The other kind of breast cancer, invasive breast cancer, is one that has spread beyond this basement membrane wall to surrounding tissues in the breast, can then spread to nearby lymph nodes, and other organs in the body. Notably, breast cancer most commonly spreads to the lungs, liver, bone, brain, and skin. The reason it can spread about is because right outside the compound walls is a network of roads - we call them blood vessels and lymphatic vessels. Just like terrorists use roads to spread about once they get over the wall, these cancer cells use these vessels to move around the body.
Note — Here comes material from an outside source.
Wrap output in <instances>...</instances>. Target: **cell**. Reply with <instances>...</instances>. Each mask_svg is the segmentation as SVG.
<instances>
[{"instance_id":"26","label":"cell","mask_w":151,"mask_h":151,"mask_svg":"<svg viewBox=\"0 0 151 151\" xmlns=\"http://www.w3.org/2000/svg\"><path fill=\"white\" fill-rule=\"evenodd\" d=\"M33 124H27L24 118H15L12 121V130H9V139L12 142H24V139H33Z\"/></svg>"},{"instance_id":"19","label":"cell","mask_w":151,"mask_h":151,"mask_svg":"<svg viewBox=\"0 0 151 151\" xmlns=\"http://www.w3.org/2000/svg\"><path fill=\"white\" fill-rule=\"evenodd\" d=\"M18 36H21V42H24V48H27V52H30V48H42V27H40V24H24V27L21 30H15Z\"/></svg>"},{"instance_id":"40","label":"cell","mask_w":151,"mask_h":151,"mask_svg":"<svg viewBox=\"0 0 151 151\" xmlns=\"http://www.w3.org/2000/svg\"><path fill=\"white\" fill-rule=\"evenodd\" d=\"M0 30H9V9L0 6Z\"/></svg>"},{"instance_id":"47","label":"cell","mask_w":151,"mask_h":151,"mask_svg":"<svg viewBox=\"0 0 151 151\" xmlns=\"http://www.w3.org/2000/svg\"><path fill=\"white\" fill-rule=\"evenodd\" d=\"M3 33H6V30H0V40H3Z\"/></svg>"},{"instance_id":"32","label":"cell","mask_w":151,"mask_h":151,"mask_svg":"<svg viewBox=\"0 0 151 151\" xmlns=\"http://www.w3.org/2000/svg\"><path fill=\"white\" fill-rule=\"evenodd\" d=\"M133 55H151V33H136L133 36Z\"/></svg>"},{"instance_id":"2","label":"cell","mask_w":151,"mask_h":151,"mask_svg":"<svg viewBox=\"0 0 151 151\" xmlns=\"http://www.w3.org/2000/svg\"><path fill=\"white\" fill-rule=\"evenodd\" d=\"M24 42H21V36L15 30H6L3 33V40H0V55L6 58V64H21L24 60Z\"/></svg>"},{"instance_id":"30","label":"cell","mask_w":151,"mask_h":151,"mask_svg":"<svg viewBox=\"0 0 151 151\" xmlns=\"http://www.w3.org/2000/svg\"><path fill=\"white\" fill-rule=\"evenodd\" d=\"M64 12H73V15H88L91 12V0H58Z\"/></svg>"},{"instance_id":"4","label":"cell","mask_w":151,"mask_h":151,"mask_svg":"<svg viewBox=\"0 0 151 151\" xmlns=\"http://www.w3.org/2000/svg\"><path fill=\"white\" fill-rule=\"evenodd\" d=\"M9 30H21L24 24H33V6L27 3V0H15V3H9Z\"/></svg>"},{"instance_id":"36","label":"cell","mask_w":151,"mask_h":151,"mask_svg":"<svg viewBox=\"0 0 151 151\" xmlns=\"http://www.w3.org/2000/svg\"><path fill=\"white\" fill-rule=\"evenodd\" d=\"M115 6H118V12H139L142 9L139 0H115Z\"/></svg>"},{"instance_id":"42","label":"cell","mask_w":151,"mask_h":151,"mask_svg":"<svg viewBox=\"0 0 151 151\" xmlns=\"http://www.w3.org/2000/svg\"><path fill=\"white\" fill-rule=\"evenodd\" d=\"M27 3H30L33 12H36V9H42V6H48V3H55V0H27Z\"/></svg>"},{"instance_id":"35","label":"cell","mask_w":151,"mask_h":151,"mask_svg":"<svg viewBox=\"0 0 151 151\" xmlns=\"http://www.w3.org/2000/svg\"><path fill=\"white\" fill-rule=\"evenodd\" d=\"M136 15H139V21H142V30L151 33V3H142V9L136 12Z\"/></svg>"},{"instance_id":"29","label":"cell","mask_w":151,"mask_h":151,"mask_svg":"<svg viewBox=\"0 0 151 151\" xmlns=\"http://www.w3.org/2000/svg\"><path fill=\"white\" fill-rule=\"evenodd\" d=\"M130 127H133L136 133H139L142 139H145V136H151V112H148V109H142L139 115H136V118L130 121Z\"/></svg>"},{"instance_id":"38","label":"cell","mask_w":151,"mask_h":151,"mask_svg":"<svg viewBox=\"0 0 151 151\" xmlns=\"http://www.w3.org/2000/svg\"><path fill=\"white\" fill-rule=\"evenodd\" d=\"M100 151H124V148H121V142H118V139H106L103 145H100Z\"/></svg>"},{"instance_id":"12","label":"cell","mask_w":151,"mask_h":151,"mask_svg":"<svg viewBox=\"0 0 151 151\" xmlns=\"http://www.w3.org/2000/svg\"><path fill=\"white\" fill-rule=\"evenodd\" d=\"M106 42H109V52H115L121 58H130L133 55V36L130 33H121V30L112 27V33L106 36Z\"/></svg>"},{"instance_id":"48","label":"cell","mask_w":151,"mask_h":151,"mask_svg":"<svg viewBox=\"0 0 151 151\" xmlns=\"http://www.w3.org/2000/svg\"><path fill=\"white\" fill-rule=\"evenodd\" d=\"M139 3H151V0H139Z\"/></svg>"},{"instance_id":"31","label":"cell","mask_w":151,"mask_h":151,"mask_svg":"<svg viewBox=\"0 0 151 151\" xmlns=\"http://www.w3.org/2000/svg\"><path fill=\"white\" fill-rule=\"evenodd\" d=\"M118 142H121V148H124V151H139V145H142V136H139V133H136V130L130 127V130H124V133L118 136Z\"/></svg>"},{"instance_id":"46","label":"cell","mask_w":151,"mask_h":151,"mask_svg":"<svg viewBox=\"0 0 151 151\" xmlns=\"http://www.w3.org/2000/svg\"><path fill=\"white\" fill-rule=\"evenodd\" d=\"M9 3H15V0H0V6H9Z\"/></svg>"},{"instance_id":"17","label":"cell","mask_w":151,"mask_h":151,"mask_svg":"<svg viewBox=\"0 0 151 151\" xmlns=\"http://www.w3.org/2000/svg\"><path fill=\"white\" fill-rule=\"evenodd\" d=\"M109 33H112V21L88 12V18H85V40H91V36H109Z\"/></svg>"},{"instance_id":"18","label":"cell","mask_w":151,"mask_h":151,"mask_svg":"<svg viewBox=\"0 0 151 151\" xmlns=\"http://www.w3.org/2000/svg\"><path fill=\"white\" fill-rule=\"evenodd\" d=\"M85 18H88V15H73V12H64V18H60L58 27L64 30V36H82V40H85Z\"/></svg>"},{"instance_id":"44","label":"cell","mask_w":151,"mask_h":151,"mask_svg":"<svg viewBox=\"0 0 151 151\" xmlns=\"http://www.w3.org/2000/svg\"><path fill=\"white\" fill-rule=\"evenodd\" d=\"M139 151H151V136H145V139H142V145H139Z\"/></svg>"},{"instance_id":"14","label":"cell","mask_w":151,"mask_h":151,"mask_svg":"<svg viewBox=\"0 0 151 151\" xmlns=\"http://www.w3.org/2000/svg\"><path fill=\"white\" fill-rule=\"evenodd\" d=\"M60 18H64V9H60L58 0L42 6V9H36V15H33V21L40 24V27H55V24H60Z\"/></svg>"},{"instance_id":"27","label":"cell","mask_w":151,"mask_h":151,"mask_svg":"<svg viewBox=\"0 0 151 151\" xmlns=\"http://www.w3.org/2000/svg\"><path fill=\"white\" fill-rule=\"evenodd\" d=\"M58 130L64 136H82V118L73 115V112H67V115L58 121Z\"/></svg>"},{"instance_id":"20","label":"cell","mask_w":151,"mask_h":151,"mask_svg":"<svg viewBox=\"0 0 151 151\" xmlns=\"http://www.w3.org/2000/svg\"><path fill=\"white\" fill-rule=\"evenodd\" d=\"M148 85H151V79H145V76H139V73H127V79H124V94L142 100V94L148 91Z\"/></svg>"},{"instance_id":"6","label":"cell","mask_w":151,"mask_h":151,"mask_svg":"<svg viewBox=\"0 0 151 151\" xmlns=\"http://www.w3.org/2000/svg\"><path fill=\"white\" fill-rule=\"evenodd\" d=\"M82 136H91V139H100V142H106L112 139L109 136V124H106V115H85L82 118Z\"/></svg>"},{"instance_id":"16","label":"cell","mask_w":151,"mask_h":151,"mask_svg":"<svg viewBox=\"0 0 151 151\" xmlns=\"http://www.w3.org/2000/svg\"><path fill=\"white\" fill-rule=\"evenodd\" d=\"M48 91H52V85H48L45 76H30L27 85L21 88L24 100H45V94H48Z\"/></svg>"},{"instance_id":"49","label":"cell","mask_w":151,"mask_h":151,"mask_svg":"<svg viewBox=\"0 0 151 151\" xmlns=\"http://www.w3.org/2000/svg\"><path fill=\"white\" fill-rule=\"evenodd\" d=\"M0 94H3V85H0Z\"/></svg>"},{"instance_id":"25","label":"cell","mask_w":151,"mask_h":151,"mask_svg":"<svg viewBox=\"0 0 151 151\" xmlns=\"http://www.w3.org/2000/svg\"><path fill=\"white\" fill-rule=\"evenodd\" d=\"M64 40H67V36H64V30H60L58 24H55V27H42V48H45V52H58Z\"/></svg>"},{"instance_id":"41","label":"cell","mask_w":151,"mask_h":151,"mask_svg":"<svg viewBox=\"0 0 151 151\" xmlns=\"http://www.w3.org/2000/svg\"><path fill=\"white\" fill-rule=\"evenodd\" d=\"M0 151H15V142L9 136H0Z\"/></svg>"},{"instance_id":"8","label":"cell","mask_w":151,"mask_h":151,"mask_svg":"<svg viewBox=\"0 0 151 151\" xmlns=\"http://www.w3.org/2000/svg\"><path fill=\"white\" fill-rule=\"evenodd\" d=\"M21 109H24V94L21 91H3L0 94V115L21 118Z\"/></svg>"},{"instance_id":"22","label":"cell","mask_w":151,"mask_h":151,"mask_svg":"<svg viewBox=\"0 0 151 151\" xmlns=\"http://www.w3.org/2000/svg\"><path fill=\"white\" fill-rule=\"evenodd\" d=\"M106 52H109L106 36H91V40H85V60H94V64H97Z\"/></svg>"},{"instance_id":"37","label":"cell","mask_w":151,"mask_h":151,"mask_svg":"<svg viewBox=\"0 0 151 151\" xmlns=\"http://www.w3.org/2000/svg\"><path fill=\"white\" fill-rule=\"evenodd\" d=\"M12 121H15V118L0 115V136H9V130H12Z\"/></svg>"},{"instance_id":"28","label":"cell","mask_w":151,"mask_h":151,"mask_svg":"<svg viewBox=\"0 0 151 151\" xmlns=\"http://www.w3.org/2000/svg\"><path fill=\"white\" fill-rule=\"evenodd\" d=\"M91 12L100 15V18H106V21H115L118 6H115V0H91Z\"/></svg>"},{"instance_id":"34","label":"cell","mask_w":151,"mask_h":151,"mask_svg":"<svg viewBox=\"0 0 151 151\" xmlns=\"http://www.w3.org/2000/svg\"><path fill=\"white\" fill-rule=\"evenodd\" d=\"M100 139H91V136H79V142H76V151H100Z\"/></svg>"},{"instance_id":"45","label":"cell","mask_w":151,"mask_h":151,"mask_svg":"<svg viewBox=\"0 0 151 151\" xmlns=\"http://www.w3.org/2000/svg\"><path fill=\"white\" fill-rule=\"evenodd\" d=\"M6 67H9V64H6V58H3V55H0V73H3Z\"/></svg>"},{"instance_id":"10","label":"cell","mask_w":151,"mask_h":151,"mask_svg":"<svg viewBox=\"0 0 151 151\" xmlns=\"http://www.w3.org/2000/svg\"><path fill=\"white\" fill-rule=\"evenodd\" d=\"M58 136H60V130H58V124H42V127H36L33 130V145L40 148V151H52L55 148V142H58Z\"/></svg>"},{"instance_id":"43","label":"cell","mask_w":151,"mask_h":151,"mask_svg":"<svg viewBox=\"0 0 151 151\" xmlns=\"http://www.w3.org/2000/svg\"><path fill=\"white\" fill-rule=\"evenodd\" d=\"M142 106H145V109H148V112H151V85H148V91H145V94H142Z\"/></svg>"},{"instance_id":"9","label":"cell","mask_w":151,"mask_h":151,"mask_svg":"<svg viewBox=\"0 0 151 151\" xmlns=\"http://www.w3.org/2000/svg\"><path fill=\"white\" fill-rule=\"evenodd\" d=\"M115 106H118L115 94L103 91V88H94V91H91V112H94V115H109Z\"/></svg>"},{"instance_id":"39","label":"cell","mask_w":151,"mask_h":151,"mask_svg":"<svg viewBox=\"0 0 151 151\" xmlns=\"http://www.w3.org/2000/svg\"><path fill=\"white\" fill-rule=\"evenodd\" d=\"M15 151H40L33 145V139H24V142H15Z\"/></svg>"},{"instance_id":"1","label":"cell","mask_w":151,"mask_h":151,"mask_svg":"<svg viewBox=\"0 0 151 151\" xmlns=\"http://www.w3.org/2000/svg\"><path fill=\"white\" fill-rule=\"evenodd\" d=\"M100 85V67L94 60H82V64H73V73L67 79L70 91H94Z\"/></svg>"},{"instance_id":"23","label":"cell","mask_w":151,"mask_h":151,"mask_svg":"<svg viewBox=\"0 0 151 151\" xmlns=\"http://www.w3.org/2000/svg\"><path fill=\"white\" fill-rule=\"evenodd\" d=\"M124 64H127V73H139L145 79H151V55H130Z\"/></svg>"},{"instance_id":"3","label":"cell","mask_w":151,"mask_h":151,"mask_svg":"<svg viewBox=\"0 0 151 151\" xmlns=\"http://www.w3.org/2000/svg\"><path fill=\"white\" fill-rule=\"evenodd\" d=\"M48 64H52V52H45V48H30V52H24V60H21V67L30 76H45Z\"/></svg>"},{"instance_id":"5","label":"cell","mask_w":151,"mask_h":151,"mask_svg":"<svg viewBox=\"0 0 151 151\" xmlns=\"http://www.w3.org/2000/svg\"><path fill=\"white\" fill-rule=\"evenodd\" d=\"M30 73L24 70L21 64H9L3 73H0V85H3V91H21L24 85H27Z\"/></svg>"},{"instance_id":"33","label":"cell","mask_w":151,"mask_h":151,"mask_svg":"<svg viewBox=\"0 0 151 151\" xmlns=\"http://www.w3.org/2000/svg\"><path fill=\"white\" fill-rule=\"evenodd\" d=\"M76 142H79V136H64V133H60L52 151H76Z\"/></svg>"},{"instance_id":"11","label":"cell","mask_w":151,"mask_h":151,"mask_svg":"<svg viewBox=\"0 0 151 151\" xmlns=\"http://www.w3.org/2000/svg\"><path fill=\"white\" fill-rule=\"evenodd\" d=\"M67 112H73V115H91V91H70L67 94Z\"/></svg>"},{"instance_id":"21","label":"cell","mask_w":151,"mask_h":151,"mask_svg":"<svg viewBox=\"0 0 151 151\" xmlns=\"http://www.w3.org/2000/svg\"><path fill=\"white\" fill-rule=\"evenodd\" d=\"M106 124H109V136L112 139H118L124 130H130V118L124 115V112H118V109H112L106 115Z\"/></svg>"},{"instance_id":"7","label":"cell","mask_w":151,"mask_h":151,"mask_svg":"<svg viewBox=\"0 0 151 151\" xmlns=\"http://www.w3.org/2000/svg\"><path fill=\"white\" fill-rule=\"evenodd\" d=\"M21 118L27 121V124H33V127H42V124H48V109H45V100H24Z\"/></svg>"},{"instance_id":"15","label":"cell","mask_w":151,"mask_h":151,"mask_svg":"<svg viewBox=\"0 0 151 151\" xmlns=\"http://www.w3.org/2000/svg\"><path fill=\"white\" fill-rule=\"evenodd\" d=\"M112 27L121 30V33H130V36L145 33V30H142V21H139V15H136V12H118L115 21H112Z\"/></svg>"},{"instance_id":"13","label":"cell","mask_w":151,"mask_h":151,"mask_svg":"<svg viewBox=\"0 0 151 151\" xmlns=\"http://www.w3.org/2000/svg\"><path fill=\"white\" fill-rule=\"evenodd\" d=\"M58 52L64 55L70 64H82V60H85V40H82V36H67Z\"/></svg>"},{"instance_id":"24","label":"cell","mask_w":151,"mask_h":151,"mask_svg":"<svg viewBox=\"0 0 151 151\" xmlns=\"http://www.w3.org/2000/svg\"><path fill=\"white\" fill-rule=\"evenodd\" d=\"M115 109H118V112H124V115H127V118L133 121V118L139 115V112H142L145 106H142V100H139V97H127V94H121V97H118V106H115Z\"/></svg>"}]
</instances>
Ductal & Lobular Carcinoma

Now, the reason I made you learn about the lobules, which produce, remember, the milk, and ducts, which channel that milk to the nipple, is because both noninvasive and invasive breast cancer can affect both the lobules and the ducts. Ductal carcinoma in situ is the most common type of noninvasive breast cancer, while invasive (a.k.a. infiltrating) ductal carcinoma is the most common cause of breast cancer. Lobular carcinoma in situ and invasive (a.k.a. infiltrating) lobular carcinoma are also possible, but both are less common than their respective counterparts.

I also want you to remember something for me: as a general rule, all carcinomas in situ have the potential to also become invasive, and this is why carcinoma in situ is also sometimes called pre-cancer or early cancer and should be dealt with right away.

But there's an exception here because lobular carcinoma in situ, sometimes considered a misnomer, doesn't seem to become invasive, but it does increase the risk of developing an invasive breast cancer later in life so it's still an important warning sign. Finally, there are two more rare types of invasive breast cancer called Paget's disease of the nipple and inflammatory breast cancer, the latter of which is a fast-growing and often fatal form of breast cancer.